About this task:
With pictures excluded, output exactly the lines that run from the first line of the data below through the line containing "Parfimērijas ūdens Victoria´s".

Material for this exercise:
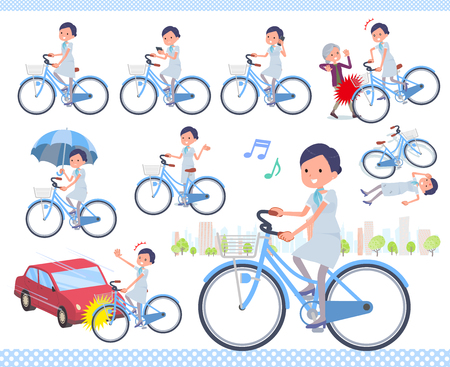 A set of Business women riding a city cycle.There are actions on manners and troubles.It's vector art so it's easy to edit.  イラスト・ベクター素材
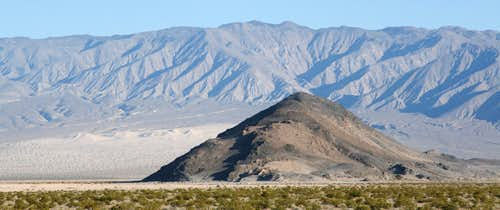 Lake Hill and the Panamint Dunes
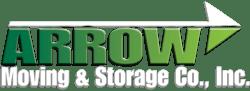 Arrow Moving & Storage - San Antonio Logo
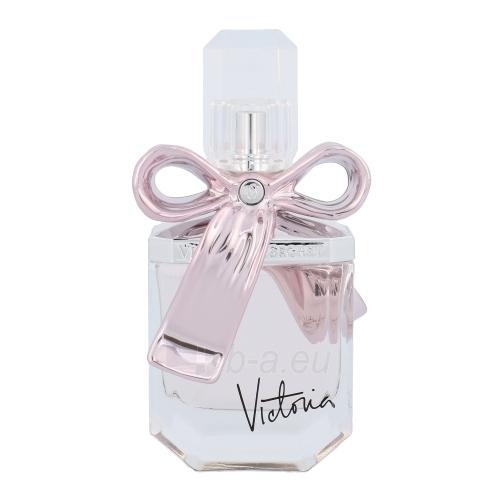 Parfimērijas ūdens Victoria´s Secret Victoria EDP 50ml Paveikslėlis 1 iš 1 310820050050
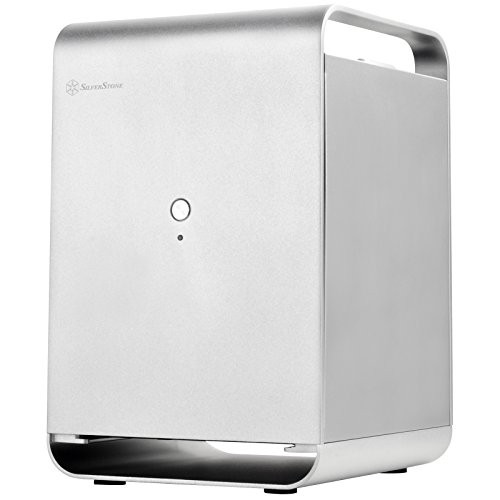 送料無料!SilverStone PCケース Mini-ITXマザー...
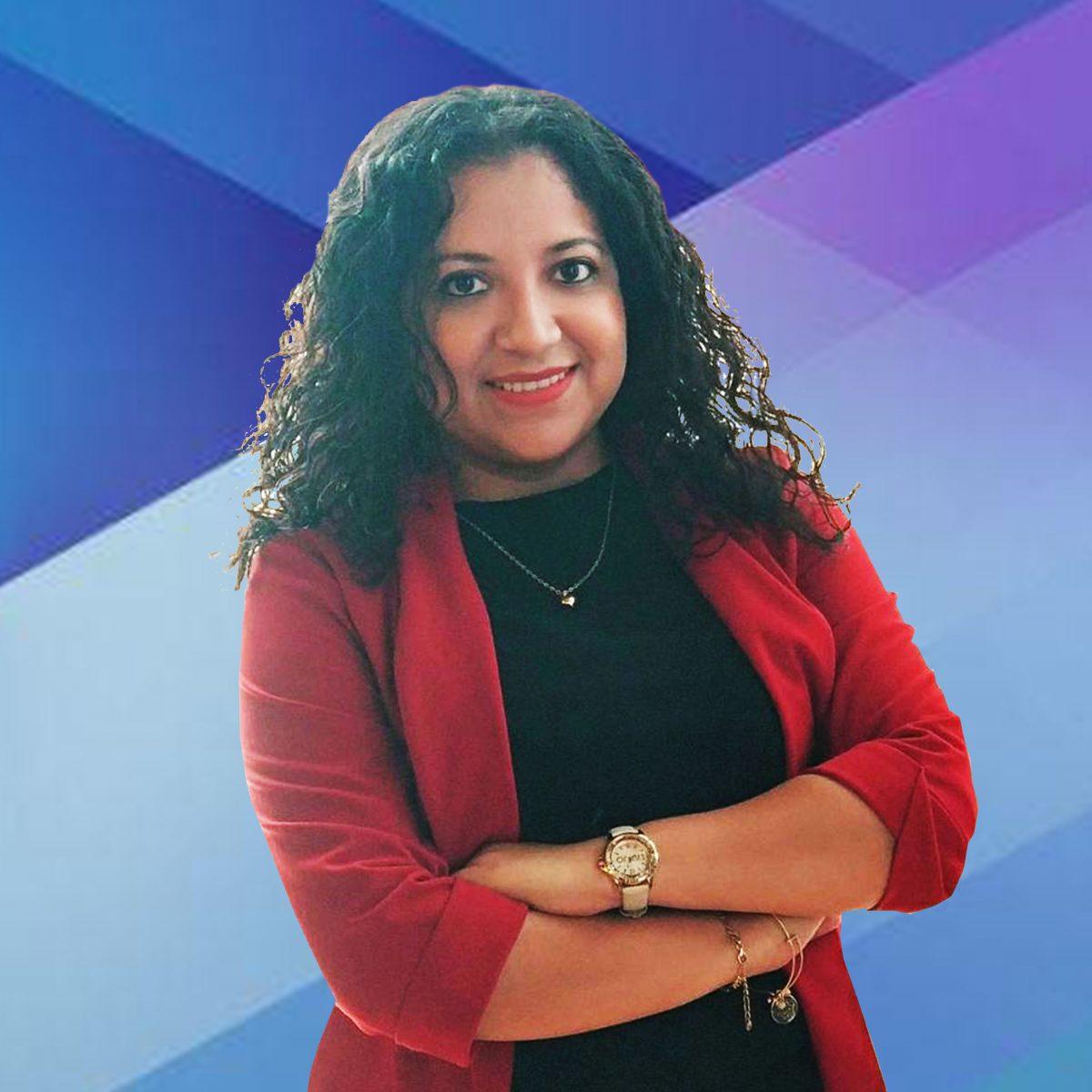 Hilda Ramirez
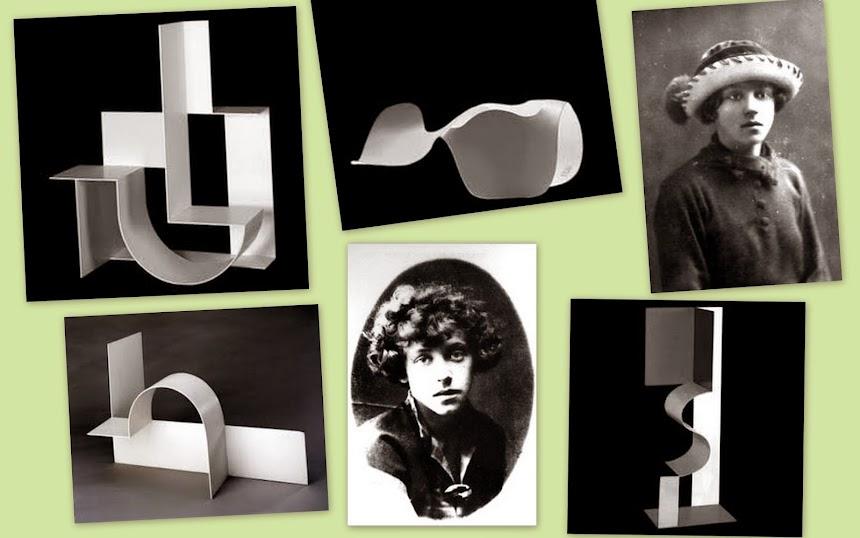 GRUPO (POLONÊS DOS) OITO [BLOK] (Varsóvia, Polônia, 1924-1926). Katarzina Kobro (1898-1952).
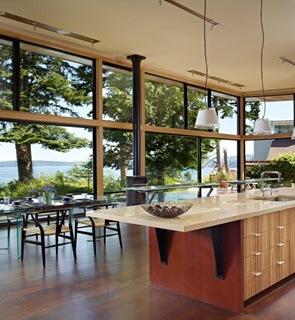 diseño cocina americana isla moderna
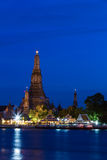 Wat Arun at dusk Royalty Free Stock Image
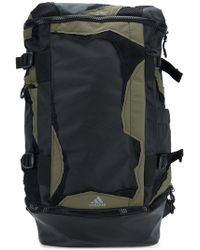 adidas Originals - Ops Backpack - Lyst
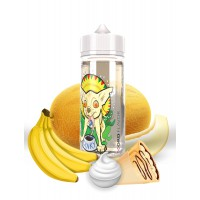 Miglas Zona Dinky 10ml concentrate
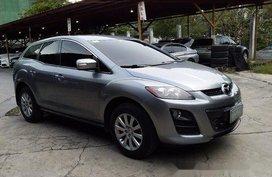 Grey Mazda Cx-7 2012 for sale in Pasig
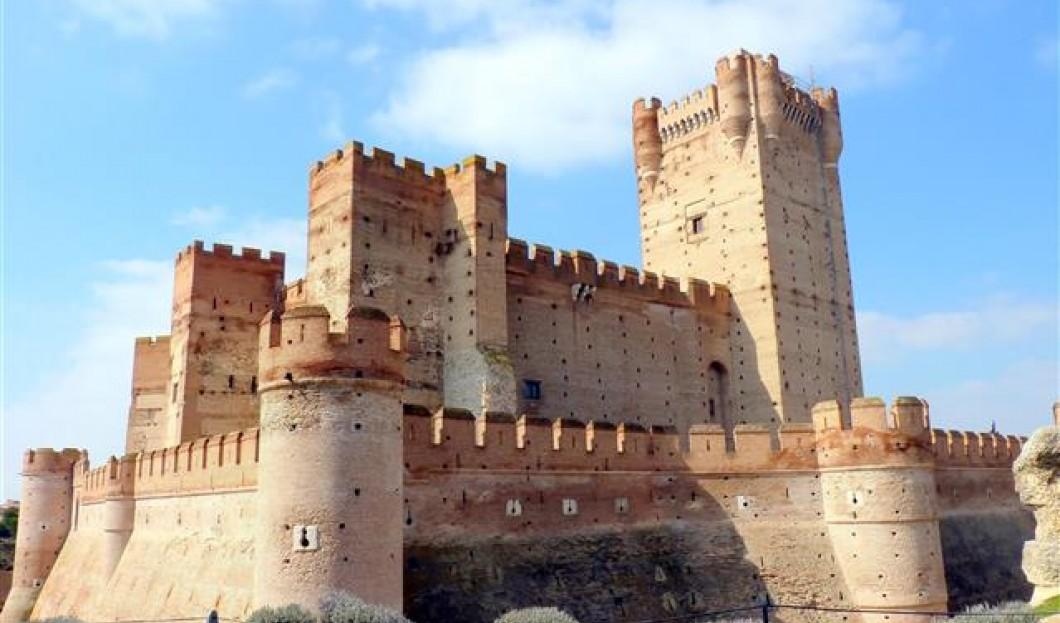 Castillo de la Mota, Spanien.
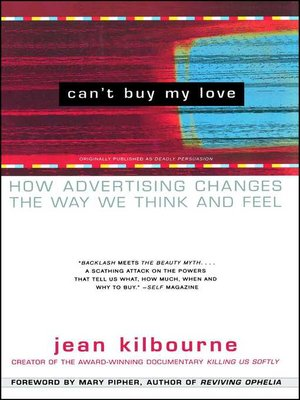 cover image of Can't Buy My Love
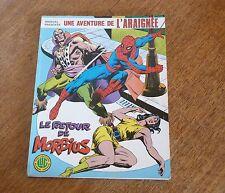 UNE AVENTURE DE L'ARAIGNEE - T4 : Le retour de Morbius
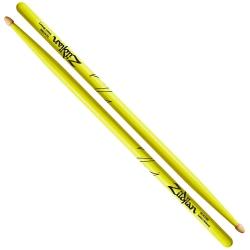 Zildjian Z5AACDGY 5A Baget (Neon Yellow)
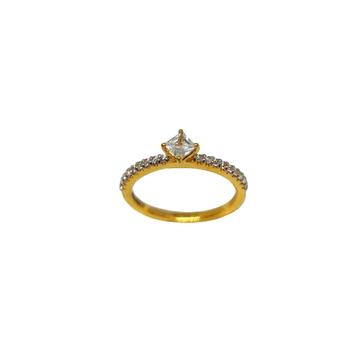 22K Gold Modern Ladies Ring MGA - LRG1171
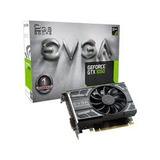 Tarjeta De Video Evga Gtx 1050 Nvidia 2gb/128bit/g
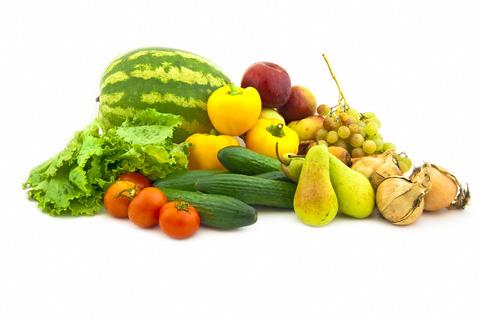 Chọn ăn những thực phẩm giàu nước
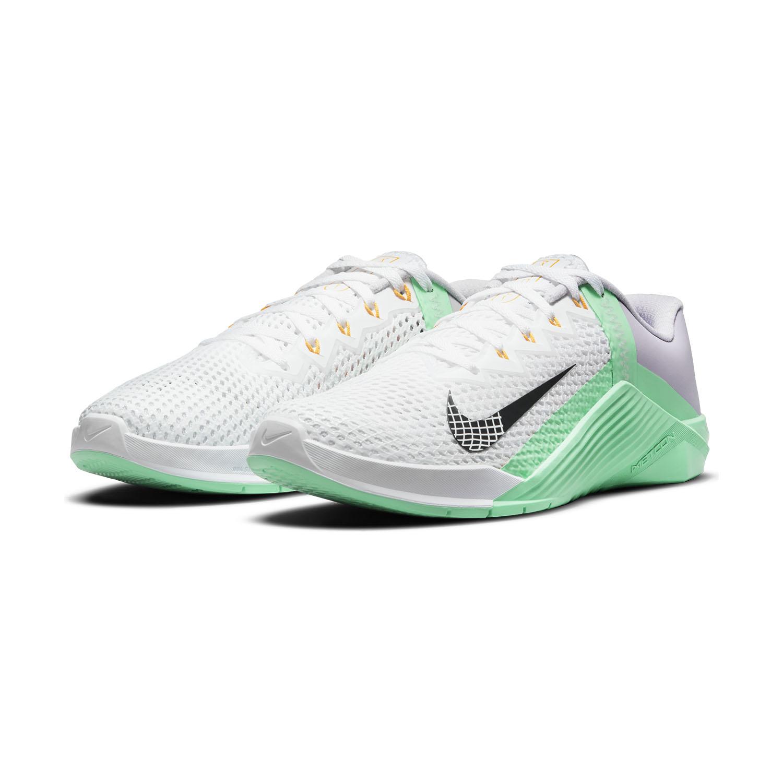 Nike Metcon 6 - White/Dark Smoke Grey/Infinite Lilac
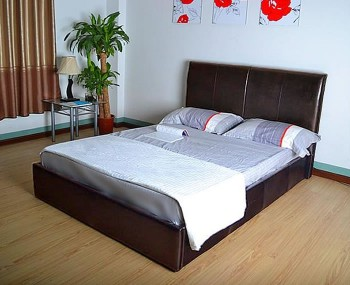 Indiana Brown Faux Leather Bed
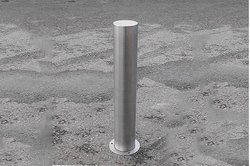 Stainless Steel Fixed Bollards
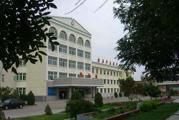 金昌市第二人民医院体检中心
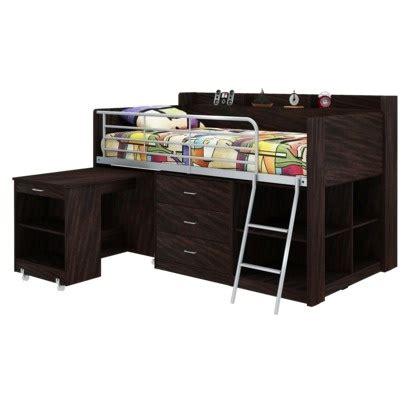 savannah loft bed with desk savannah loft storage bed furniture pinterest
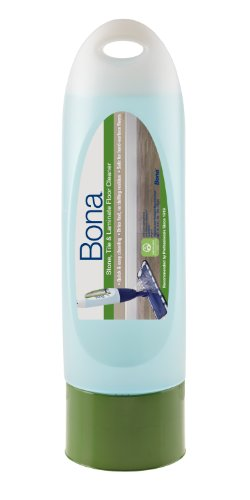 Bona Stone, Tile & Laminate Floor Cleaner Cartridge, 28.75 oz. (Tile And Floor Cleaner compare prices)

Reply:
 A set of Business women riding a city cycle.There are actions on manners and troubles.It's vector art so it's easy to edit.  イラスト・ベクター素材
 Lake Hill and the Panamint Dunes
 Arrow Moving & Storage - San Antonio Logo
 Parfimērijas ūdens Victoria´s Secret Victoria EDP 50ml Paveikslėlis 1 iš 1 310820050050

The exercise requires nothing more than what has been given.